■ Supplied records ■
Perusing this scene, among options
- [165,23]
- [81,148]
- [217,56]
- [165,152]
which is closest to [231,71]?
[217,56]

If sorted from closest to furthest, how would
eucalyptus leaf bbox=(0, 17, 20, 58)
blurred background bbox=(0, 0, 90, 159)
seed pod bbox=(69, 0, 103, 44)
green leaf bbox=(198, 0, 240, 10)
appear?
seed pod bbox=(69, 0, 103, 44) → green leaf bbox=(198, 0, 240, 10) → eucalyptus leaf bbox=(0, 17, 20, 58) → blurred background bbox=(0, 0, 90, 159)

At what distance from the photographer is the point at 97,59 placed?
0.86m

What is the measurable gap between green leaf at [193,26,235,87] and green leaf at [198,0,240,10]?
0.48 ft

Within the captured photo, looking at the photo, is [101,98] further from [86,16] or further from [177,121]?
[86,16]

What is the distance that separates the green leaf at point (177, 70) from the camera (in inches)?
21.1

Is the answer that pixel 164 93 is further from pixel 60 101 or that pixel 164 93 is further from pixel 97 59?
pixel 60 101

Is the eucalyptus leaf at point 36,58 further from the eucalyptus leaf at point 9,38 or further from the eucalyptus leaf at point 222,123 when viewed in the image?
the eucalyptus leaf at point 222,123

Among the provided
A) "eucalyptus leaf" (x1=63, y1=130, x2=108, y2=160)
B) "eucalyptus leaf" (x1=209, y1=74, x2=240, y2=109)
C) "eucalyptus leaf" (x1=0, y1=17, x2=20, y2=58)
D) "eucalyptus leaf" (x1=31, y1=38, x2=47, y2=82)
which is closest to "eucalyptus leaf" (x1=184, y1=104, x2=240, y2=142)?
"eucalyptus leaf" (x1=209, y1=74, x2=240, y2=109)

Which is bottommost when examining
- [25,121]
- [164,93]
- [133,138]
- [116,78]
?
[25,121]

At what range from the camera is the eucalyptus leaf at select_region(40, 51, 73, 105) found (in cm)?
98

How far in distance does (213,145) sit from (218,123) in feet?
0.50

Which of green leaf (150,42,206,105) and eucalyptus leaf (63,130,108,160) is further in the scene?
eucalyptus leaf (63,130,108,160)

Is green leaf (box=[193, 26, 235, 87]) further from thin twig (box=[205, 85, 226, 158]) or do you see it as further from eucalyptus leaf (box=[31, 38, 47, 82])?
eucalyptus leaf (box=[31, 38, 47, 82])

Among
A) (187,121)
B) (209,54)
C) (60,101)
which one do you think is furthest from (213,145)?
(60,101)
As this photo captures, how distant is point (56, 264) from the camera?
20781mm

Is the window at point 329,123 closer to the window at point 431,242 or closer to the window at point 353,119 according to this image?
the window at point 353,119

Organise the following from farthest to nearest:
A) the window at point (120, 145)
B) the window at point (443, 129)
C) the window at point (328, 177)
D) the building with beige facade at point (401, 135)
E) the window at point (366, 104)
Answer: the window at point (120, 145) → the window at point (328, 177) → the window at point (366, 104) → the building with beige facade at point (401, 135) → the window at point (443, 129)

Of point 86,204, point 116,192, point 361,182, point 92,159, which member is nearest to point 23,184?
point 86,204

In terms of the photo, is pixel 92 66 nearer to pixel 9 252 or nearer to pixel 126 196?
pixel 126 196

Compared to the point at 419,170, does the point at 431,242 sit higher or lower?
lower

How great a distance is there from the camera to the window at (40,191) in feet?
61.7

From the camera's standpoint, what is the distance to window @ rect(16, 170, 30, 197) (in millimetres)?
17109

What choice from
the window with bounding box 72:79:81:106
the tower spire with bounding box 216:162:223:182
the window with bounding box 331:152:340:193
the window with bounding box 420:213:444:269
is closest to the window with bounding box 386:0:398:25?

■ Aim of the task ■
Please copy all of the lines above character for character, keeping their order and wording unchanged.

■ Answer for the task ■
Perusing this scene, among options
- [165,23]
- [81,148]
- [217,56]
- [165,152]
which is closest to [231,71]?
[217,56]

If sorted from closest to furthest, how would
eucalyptus leaf bbox=(0, 17, 20, 58)
blurred background bbox=(0, 0, 90, 159)
seed pod bbox=(69, 0, 103, 44)
green leaf bbox=(198, 0, 240, 10)
appear?
seed pod bbox=(69, 0, 103, 44) → green leaf bbox=(198, 0, 240, 10) → eucalyptus leaf bbox=(0, 17, 20, 58) → blurred background bbox=(0, 0, 90, 159)

At what distance from the photographer is the point at 97,59 placed?
0.86m

What is the measurable gap between green leaf at [193,26,235,87] and green leaf at [198,0,240,10]?
0.48 ft

Within the captured photo, looking at the photo, is [101,98] further from [86,16] or further from [177,121]?
[86,16]

What is the distance that separates the green leaf at point (177, 70) from the camera (in inches)?
21.1

Is the answer that pixel 164 93 is further from pixel 60 101 or that pixel 164 93 is further from pixel 97 59?
pixel 60 101

Is the eucalyptus leaf at point 36,58 further from the eucalyptus leaf at point 9,38 or further from the eucalyptus leaf at point 222,123 when viewed in the image?
the eucalyptus leaf at point 222,123

Among the provided
A) "eucalyptus leaf" (x1=63, y1=130, x2=108, y2=160)
B) "eucalyptus leaf" (x1=209, y1=74, x2=240, y2=109)
C) "eucalyptus leaf" (x1=0, y1=17, x2=20, y2=58)
D) "eucalyptus leaf" (x1=31, y1=38, x2=47, y2=82)
which is closest to "eucalyptus leaf" (x1=184, y1=104, x2=240, y2=142)?
"eucalyptus leaf" (x1=209, y1=74, x2=240, y2=109)

Which is bottommost when examining
- [25,121]
- [164,93]
- [133,138]
- [116,78]
?
[25,121]

At what range from the camera is the eucalyptus leaf at select_region(40, 51, 73, 105) found (in cm)?
98

How far in distance does (213,145) sit from (218,123) in feet?
0.50

Which of green leaf (150,42,206,105) and eucalyptus leaf (63,130,108,160) is further in the scene?
eucalyptus leaf (63,130,108,160)

Is green leaf (box=[193, 26, 235, 87]) further from thin twig (box=[205, 85, 226, 158]) or do you see it as further from eucalyptus leaf (box=[31, 38, 47, 82])?
eucalyptus leaf (box=[31, 38, 47, 82])

Among
A) (187,121)
B) (209,54)
C) (60,101)
which one do you think is furthest from (213,145)?
(60,101)
As this photo captures, how distant is point (56, 264) from the camera?
20781mm

Is the window at point 329,123 closer to the window at point 431,242 or closer to the window at point 353,119 according to this image?
the window at point 353,119

Organise the following from farthest to nearest:
A) the window at point (120, 145)
B) the window at point (443, 129)
C) the window at point (328, 177)
D) the building with beige facade at point (401, 135)
E) the window at point (366, 104)
Answer: the window at point (120, 145) → the window at point (328, 177) → the window at point (366, 104) → the building with beige facade at point (401, 135) → the window at point (443, 129)

Of point 86,204, point 116,192, point 361,182, point 92,159, which member is nearest to point 23,184?
point 86,204

In terms of the photo, is pixel 92 66 nearer to pixel 9 252 or nearer to pixel 126 196?
pixel 126 196

Compared to the point at 419,170, does the point at 431,242 sit higher or lower?
lower

How great a distance is there from the camera to the window at (40,191) in feet?
61.7

From the camera's standpoint, what is the distance to window @ rect(16, 170, 30, 197) (in millimetres)?
17109

What choice from
the window with bounding box 72:79:81:106
the tower spire with bounding box 216:162:223:182
the window with bounding box 331:152:340:193
the window with bounding box 420:213:444:269
is closest to the window with bounding box 386:0:398:25?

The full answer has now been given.